Would this be a sin?

Good afternoon.

I would like to watch espn on my tv, however I don’t have money to pay for cable… My brother on the other hand has directv in his household… I was thinking about watching espn through roku, however, in order to watch ESPN on Roku one must have a cable subscription. . Would it be a sin if I used my brother’s’ subscription information in order for me to watch espn on roku?

Thank you for your time

His account, his information, ask you brother to sign you up.

If you have his permission, no foul. My daughter has permission from me to use my HBO Go account since I very rarely use it except on vacations.:thumbsup:

Whether or not it’s a sin, I think if you do it you’ll feel uncomfortable about it.

Don;t just do it on your own, but as long as you ask him first and he gives you his permission, then it should be fine.

May God bless you all! :slight_smile:

Wouldn’t that depend on ESPN’s terms of service?
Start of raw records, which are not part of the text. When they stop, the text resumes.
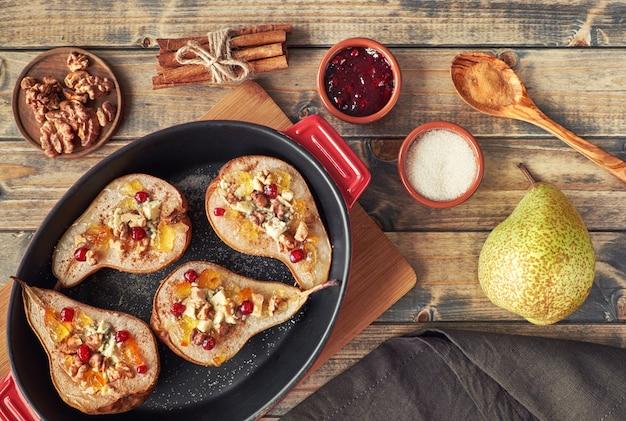 Peras assadas com queijo roquefort, nozes e geléia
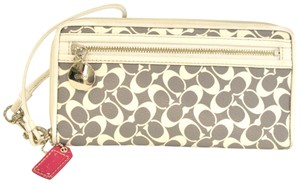 Coach Wristlet in grey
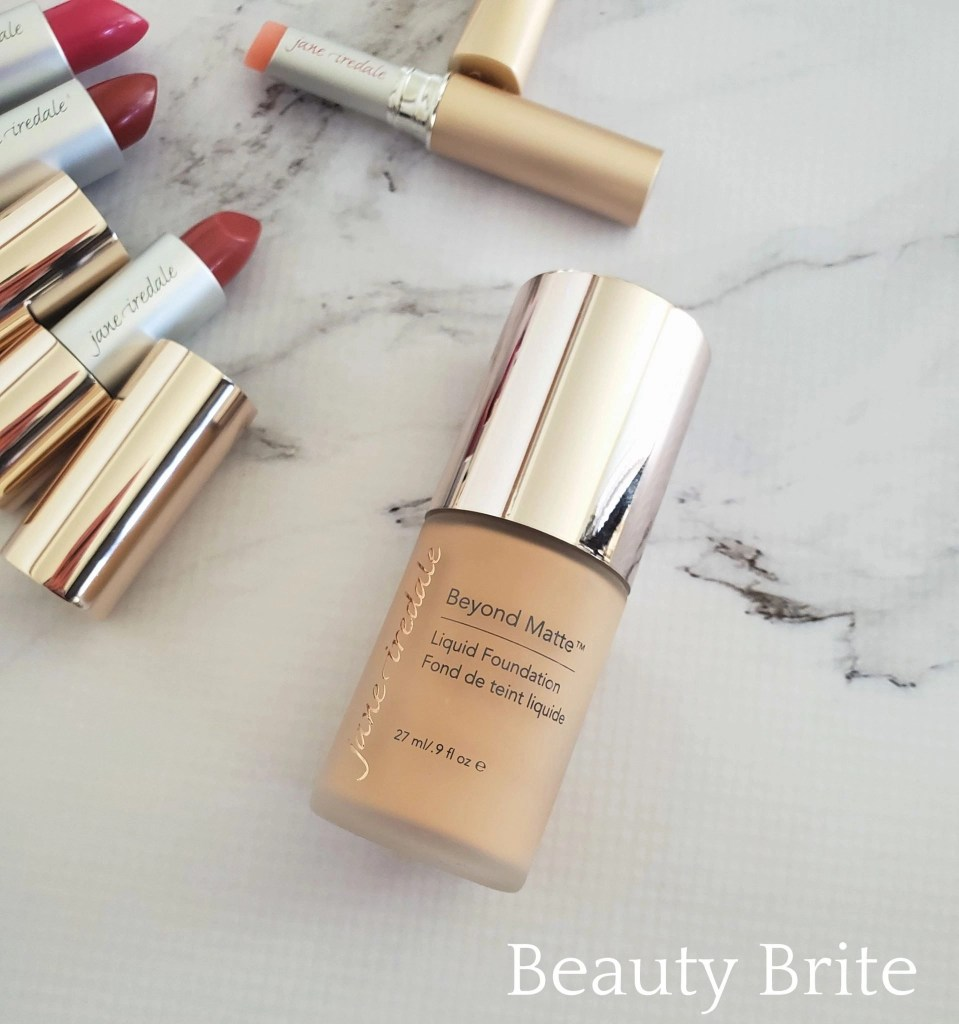 Jane Iredale Beyond Matte 3-in-1 Liquid Foundation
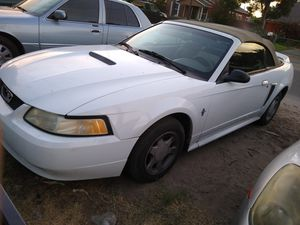 2000 mustang v6 up to date 2500 O.B.O$$$ for Sale in Modesto, CA
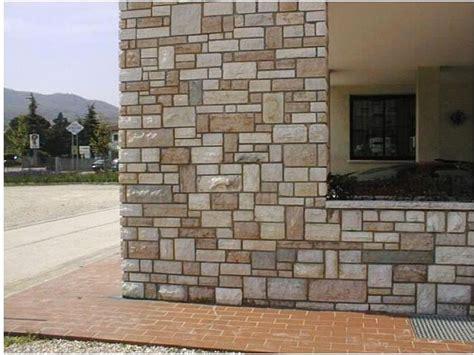 muri rivestiti in legno rivestimenti muri esterni in pietra con l era della pietra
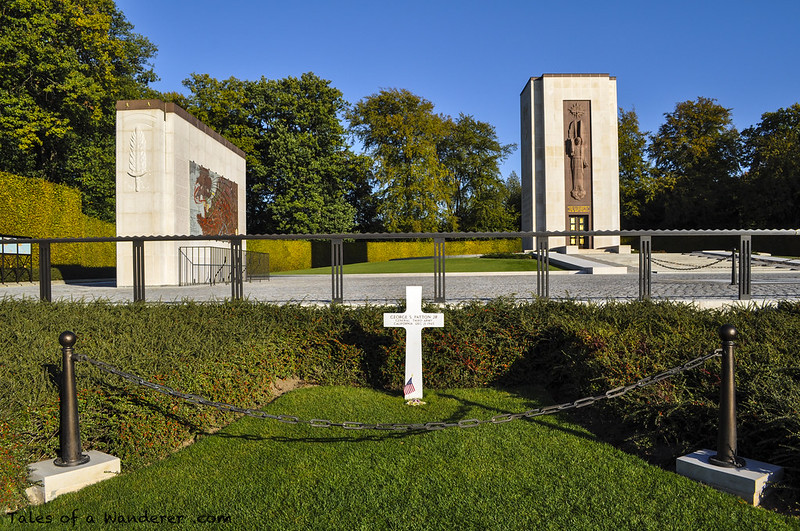 LUXEMBOURG - HAMM - Luxembourg American Cemetery and Memorial - General George S. Patton's grave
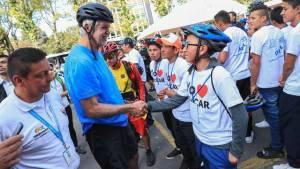 Alcalde Enrique Peñalosa dando un saludo de bienvenida a los niños protagonistas del 'BiciCar'
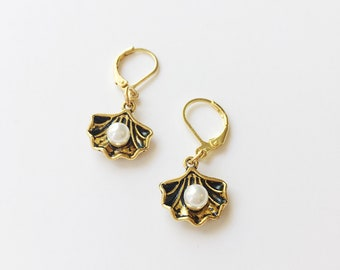 39cea69a3 Shelly Earrings // Gold Clam Shell and Pearl Earrings - FREE SHIPPING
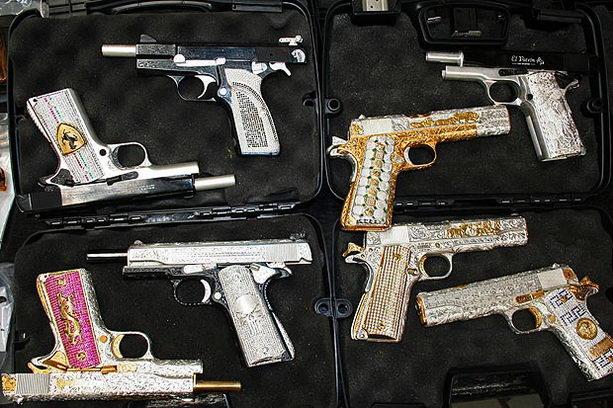 Позолоченное оружие наркобаронов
If one subscription is for only one person and the members of their household, yes, I would think that sharing that subscription information with those who do not meet those criteria would be to violate the copyright owner’s rights. A subscription is like a ticket to an event: each ticket is intended to be used in ways spelled out by the initial seller of the ticket, so long as they have a legitimate right to own whatever sort of content the ticket entitles a buyer to enjoy. One ticket usually can’t be used to get 19 people in the gate, and so it is with subscriptions. He who purchases has the right to view the content.
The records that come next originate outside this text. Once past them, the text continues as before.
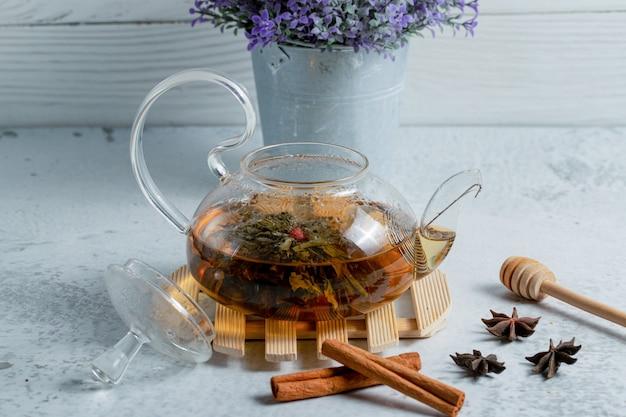 Gros plan photo de thé fraîchement infusé dans une théière.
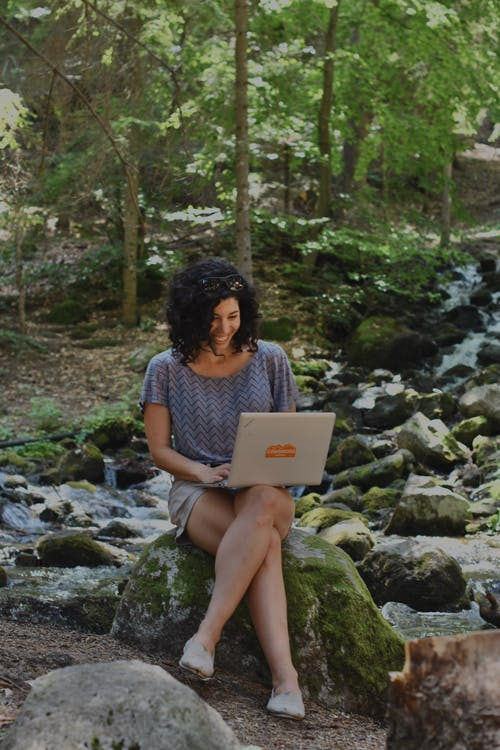 Základová fotografie zdarma na téma digitální nomád, notebook, osoba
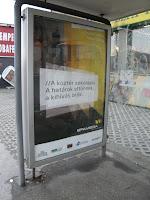 fényreklám, fénytábla, Intermédia Kft, citylight, Budapest, BKV, Epamedia, buszállomás, buszmegálló, fedett pavilon, romok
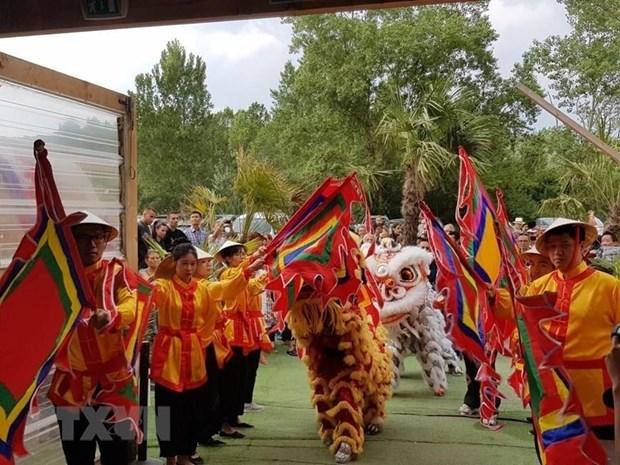 Festival de Vietnam en Francia promueve cultura de la nacion indochina hinh anh 1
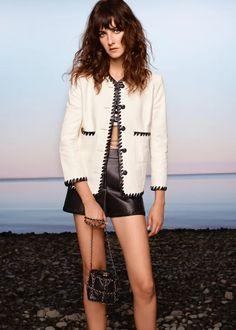 Chanel Resort, Chanel Cruise, Boutique Haute Couture, Style Couture, Haute Couture Fashion, Couture Details, Fashion Week, Runway Fashion, Fashion Show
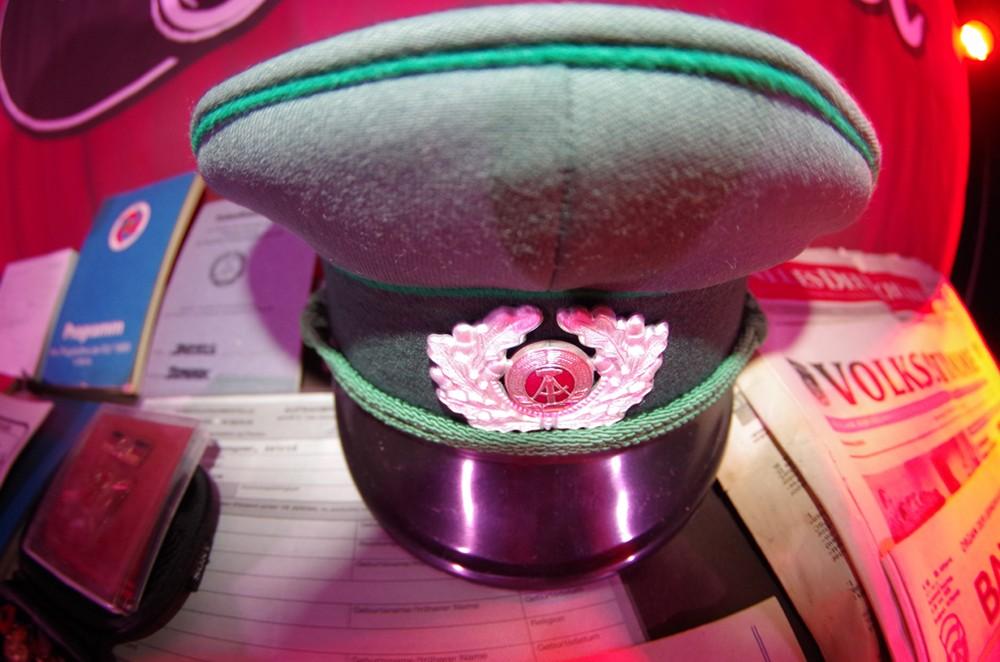 Der Hut der Volkspolizei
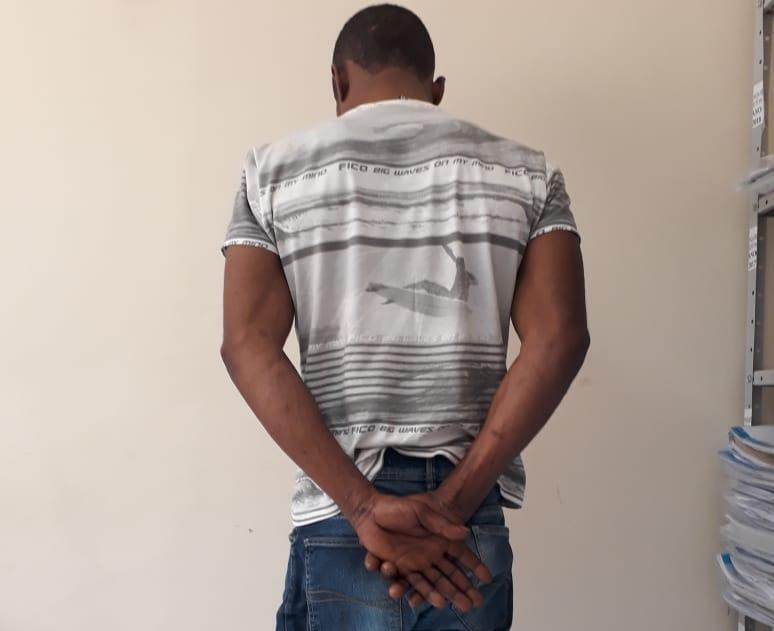 Un Haïtien arrêté au Brésil pour le viol d'une fille de 14 ans. Photo: Poste de police du Brésil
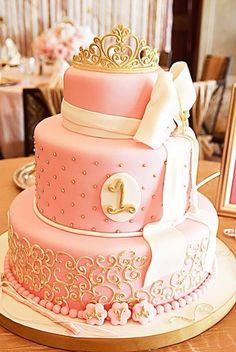 Light pink & gold birthday cake ~ love the monogram at the bottom! Baby Girl 1st Birthday, Gold Birthday, First Birthday Cakes, Princess Birthday, Princess Party, 1st Birthday Parties, Birthday Ideas, Princess Cakes, Pink Princess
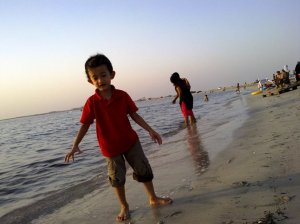 At Dukhan Beach (beside Dukhan Sailing Club, behind QP Administration Area)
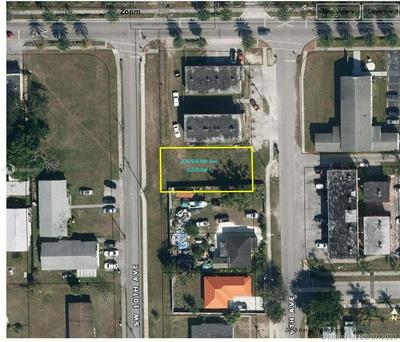426 SW 9TH AVE, Homestead, FL 33030 - Photo 1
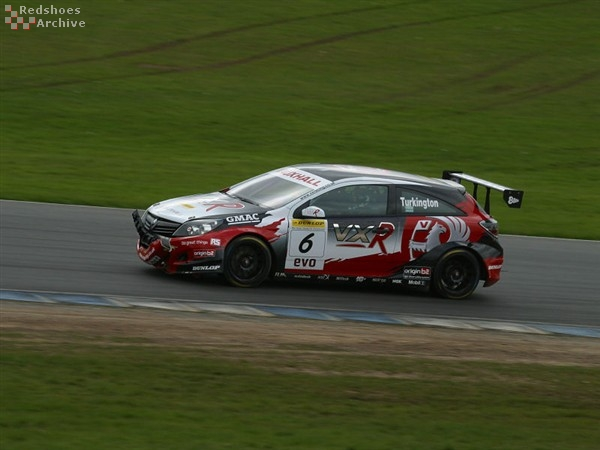 Colin Turkington - Vauxhall Astra Sport Hatch
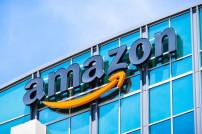 Amazon-Schrift an Gebäude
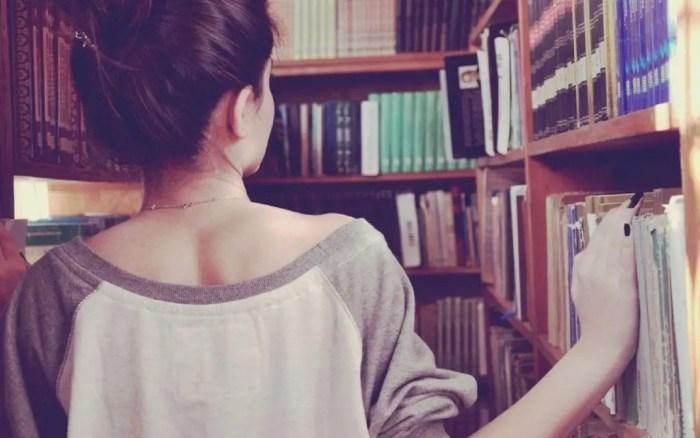 La literatura sirve al lector para evadirse del mundo que lo rodea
Would misuse of their terms of service in this way be sinful? I could see it being a venial sin, yes, although I’m not a moral theologian.
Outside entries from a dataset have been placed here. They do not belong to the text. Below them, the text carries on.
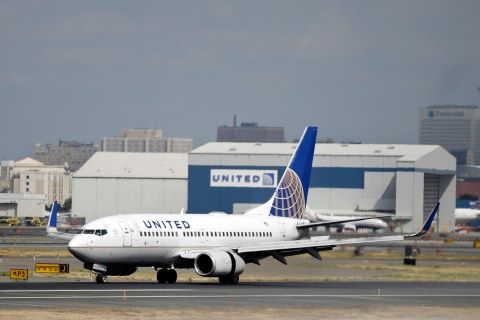 U.S. Sues to Stop United's Planned Expansion at Newark Airport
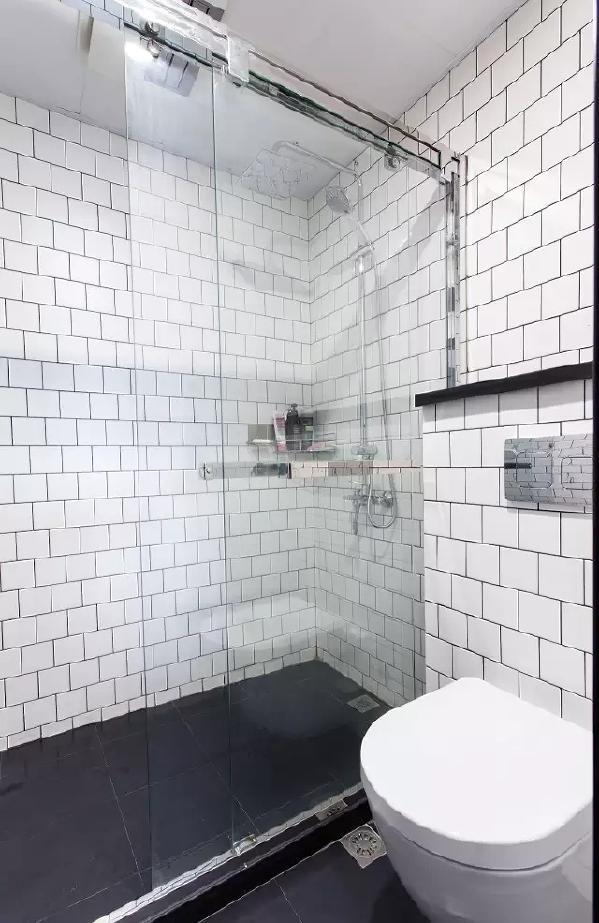 由于个人原因,男主人取消了气窗,使用排气扇。马桶做了挂壁式水箱,利用墙面来铺设管道。既方便打扫,也可以适当的移动位置,平面布置上也会更加灵活。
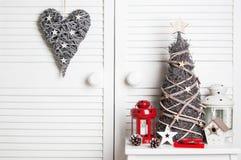 Украшение рождества на предпосылке двери Стоковая Фотография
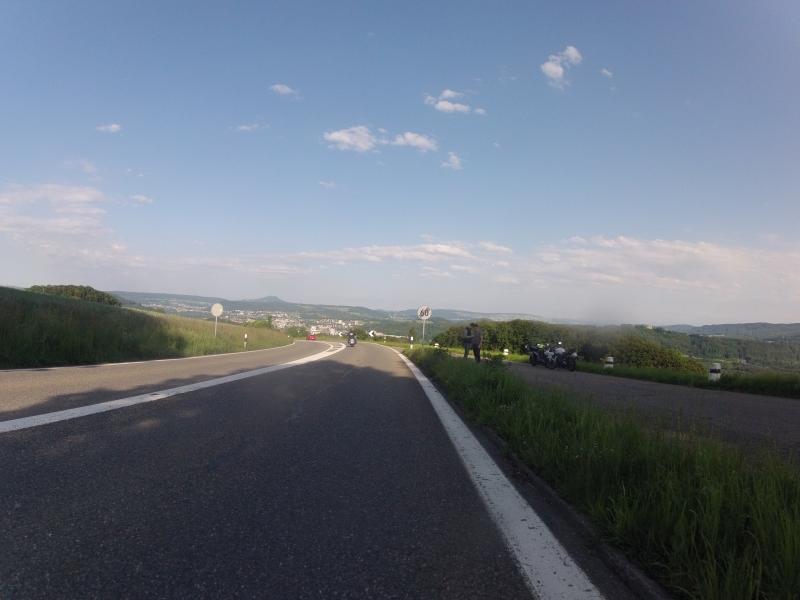 Abfahrt vom Bözberg ins Aaretal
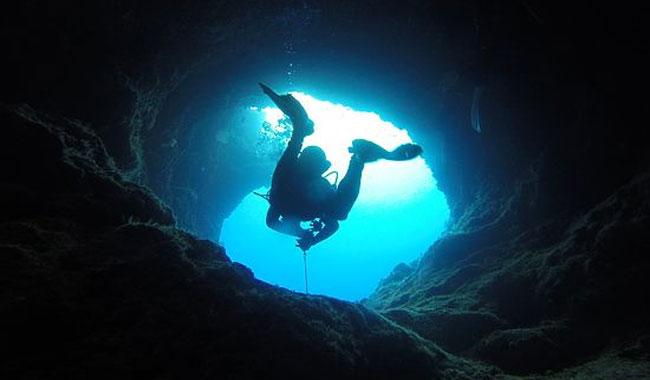 World´s deepest flooded cave found in Czech Republic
Willfully committing venial sin is something that should always be avoided.

Check ESPN’s terms of service. If they forbid what you are suggesting, then I would encourage you to not do it. If it’s not addressed, then find out some other way.

Exactly.

This is actually an interesting question.

Let’s say CatholicGuy25’s brother logs into his HBO account on Catholicguy25’s laptop, and invites him to watch.

After the movie, the brother leaves but doesn’t log out of the account. The next movie comes on. Would CatholicGuy25 be expected to avert his eyes so as not to view his own laptop? Would he be expected to logout of the account on his own laptop?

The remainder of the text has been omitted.